# Aquaticlife HALO's on sale



## voyetra8 (Sep 24, 2010)

Worth mentioning these are the lights used by ADU Aquascaping: https://m.youtube.com/user/Daveguitarfish

Anyone interested in what they are capable of should check out his channel. 

Actually - folks unfamiliar with him should check out his channel anyway - I've learned more from his channel than just about anywhere!

What do you make of the two UV LEDs? 

85W is beastly!


----------



## Kegel70 (Jul 5, 2018)

voyetra8 said:


> What do you make of the two UV LEDs?
> 
> 85W is beastly!




Why settle for 85 watts when you can get 130 watts for 5 times the cost?

https://aquaforestaquarium.com/products/solar-rgb-led-lighting-system



Sent from my iPhone using Tapatalk


----------



## voyetra8 (Sep 24, 2010)

Kegel70 said:


> Why settle for 85 watts when you can get 130 watts for 5 times the cost?



Here's why: 

"The color temperature of light coming out from Solar RGB is approx. 9,000-12,000K". 

Waayyyyy too blue for my tastes.


----------



## Wobblebonk (Feb 13, 2018)

I don't understand how it's 9000-12000 instead of a more specific value when it just turns on and off with 160 of the same RGB leds, but the only time I've seen a tank with one in person it looked glorious and I too usually don't like blue lights.


----------



## Kegel70 (Jul 5, 2018)

Wobblebonk said:


> I don't understand how it's 9000-12000 instead of a more specific value when it just turns on and off with 160 of the same RGB leds, but the only time I've seen a tank with one in person it looked glorious and I too usually don't like blue lights.




You’re not helping, dude. Trying to talk myself out of buying one......



Sent from my iPhone using Tapatalk


----------



## voyetra8 (Sep 24, 2010)

Wobblebonk said:


> I don't understand how it's 9000-12000 instead of a more specific value when it just turns on and off with 160 of the same RGB leds, but the only time I've seen a tank with one in person it looked glorious and I too usually don't like blue lights.

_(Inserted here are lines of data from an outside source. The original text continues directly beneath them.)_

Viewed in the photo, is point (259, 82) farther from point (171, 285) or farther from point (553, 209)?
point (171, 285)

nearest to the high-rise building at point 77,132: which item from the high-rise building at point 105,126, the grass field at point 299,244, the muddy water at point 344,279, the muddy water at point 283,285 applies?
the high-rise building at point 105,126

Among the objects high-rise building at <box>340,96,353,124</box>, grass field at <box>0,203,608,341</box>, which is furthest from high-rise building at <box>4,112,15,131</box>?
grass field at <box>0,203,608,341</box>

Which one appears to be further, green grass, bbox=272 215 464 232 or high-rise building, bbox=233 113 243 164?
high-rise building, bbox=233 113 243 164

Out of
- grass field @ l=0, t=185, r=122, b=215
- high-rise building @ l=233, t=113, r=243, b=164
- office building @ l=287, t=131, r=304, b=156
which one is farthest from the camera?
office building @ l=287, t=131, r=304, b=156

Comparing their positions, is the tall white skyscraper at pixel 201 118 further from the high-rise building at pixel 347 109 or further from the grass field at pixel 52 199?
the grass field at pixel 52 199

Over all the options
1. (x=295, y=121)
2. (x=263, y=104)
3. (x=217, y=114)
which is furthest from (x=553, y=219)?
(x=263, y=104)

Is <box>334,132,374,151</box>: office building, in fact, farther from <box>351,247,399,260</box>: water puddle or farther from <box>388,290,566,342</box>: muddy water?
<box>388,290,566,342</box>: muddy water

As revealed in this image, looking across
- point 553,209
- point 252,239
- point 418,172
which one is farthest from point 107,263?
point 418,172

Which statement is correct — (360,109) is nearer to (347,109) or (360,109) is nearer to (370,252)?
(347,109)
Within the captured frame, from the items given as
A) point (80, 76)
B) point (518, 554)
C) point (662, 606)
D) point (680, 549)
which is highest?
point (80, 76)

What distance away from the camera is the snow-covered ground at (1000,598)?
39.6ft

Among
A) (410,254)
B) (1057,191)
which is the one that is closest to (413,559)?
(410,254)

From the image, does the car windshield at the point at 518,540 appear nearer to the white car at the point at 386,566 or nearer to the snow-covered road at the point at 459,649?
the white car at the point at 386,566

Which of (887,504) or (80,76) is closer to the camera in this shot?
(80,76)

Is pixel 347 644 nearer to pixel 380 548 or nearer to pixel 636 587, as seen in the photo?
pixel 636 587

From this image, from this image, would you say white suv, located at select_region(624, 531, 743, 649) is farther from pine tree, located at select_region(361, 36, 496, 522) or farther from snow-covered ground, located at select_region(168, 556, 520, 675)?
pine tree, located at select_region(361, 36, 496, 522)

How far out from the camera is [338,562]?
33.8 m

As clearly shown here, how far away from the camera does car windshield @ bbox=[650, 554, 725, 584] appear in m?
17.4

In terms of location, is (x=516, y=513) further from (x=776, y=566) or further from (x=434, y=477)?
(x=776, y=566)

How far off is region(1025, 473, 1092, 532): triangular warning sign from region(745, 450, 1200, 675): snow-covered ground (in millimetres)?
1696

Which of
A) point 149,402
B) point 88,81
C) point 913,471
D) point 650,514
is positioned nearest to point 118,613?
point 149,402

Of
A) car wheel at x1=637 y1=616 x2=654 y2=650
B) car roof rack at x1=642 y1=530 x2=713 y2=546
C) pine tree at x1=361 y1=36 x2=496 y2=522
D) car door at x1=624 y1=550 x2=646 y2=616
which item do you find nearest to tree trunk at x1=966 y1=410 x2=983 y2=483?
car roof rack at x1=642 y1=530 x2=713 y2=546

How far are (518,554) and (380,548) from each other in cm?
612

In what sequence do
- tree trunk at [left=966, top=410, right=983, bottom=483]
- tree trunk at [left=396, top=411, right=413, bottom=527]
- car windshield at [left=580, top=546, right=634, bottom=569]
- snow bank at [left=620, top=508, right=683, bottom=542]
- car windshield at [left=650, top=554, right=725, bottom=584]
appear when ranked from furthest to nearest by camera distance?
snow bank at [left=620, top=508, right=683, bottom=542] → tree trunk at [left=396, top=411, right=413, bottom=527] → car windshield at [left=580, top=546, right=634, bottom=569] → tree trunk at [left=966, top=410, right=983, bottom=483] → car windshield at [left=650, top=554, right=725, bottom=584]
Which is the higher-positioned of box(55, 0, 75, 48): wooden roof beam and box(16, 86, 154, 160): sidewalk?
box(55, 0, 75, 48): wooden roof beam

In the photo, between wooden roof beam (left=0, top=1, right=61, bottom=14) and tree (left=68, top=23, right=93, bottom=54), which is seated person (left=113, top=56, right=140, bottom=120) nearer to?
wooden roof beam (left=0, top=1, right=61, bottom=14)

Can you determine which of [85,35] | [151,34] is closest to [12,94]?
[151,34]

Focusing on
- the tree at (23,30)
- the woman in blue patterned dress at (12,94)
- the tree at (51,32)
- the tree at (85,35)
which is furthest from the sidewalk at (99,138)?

I've seen it side by side with warmer LEDs. It's far too cold for my tastes. 

According to ADA: 

"*1 There are variation in color temperature due to the nature of LED." 

🤷🏻[censored]♂

Don't get me wrong - if the price was reasonable I'd have one.


----------



## jeffkrol (Jun 5, 2013)

voyetra8 said:


> Here's why:
> 
> "The color temperature of light coming out from Solar RGB is approx. 9,000-12,000K".
> 
> Waayyyyy too blue for my tastes.












Too many holes..
CRI would be horrible..like 70-ish


> LED light / 160 (RGB LED) LED


Thought we were done w/ that foolishness.. 

approx 313PAR at 30cm though..

Back to the HALO.. roughly equiv. to the $350 ($400 SW version) Radion xr15 gen4

Bump:


voyetra8 said:


> I've seen it side by side with warmer LEDs. It's far too cold for my tastes.
> 
> According to ADA:
> 
> "*1 There are variation in color temperature due to the nature of LED."



mixwd bins..prob. Chinese boards..


----------



## Wobblebonk (Feb 13, 2018)

I think if cri was the end all to determine whether it makes a tank look good people should just burn all their colored t5ho bulbs :/ it definitely costs too much for what it is though like way too much. I'm actually thinking about getting a halo though... I can't decide. Not really thinking about getting a solar rgb.


----------



## jeffkrol (Jun 5, 2013)

Well lots of colored bulbs have more "other things" in them than narrow emitter LEDs.
No, one doesn't need high CRI to look good , but after years of chasing down LED holes for my own sake.. I'm not going backwards..
Just get a bunch of RGB strips and be done w/ it.. 










And most throw in at least one white tube...



















Granted.. mostly RGB..


----------



## voyetra8 (Sep 24, 2010)

About to pull trigger on one of these for my 45P, unless someone has a compelling reason to get an AI Prime instead. 

Halo: better mount, UV is interesting for anthrocyanin stimulation, nice frosted lip to reduce light spill. 

Prime: much more control, wi-fi.


----------



## jeffkrol (Jun 5, 2013)

Only reason I hardly mentioned them is they were overpriced in my "humble" opinion..


----------



## voyetra8 (Sep 24, 2010)

jeffkrol said:


> Only reason I hardly mentioned them is they were overpriced in my "humble" opinion..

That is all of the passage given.